We got in touch with Karen Mary Davalos because the period from Sept. 15 to Oct. 15 is designated National Hispanic Heritage Month, celebrating generations of Hispanic Americans through activities at the Library of Congress, the National Archives, the National Endowment for the Humanities, the National Gallery of Art, the National Park Service, Smithsonian Institution, and the U.S. Holocaust Memorial Museum, among other institutions.

Yet, in conversation with Davalos and recognizing the opinions of her fellow scholar Arlene Dávila, we recognize that every month, every week, every day, should be an opportunity to celebrate the wonderful diversity that makes up American society: people whose heritage is Hispanic, Chicana/o, Latinx, as well as those who belong to Indigenous nations, Black people, people of South Asian heritage, Asian-Americans from many regions, and others who cherish or recognize an identity different from the dominant culture.

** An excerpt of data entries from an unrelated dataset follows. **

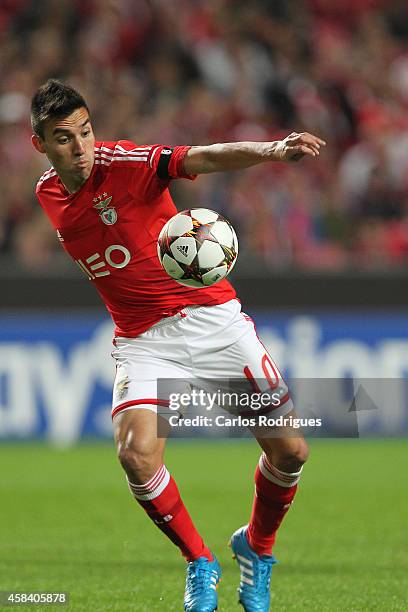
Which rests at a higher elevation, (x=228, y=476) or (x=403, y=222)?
(x=403, y=222)

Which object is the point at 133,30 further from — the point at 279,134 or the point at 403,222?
the point at 403,222

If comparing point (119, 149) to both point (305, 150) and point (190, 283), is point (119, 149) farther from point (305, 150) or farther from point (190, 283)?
point (305, 150)

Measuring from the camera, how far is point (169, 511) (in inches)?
205

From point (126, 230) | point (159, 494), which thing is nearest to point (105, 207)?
point (126, 230)

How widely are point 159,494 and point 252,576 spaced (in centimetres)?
65

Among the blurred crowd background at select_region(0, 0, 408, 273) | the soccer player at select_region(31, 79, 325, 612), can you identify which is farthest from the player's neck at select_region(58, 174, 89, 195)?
the blurred crowd background at select_region(0, 0, 408, 273)

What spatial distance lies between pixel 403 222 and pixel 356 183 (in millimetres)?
773

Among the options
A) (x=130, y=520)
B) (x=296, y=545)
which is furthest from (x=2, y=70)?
(x=296, y=545)

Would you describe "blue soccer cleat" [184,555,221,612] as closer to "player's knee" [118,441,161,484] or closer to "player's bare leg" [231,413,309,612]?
"player's bare leg" [231,413,309,612]

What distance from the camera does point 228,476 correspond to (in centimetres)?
1080

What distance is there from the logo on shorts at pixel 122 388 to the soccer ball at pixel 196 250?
0.50 metres

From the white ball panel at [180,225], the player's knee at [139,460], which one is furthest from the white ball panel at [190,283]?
the player's knee at [139,460]

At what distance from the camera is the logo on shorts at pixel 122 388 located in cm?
531

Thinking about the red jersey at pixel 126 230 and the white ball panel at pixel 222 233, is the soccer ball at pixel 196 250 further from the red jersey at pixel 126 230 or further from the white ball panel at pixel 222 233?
the red jersey at pixel 126 230
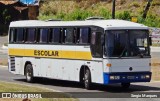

It’s a conundrum: To ignore the commemoration might appear insensitive while acknowledging BIPOC sources only once a year would appear shallow.

Attempts to expand coverage to all identities could be seen as analogous to health equity research, as explained by a Yale Medicine article during the depth of the COVID pandemic. “Community engagement, representation and inclusion in clinical trial data, plus asking different kinds of questions, are all key to advancing health equity research. … Yale experts discuss how health equity research has the power to ‘make the invisible visible,’ says Dr. [Marcella] Nunez-Smith,” leader of the Health Equity Task force for the Biden Administration.